Problem description -> Find every line in the records below that holds the word "with", and copy each one.

(Records provided)

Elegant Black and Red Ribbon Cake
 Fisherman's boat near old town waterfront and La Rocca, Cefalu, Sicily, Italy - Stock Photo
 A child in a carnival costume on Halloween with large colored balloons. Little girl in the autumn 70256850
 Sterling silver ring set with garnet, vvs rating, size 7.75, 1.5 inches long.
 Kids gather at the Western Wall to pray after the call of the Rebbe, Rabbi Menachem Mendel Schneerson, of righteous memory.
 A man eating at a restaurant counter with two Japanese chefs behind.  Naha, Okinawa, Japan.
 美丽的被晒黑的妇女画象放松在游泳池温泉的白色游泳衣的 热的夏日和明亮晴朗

(End Records provided)

Written solution ->
 A child in a carnival costume on Halloween with large colored balloons. Little girl in the autumn 70256850
 Sterling silver ring set with garnet, vvs rating, size 7.75, 1.5 inches long.
 A man eating at a restaurant counter with two Japanese chefs behind.  Naha, Okinawa, Japan.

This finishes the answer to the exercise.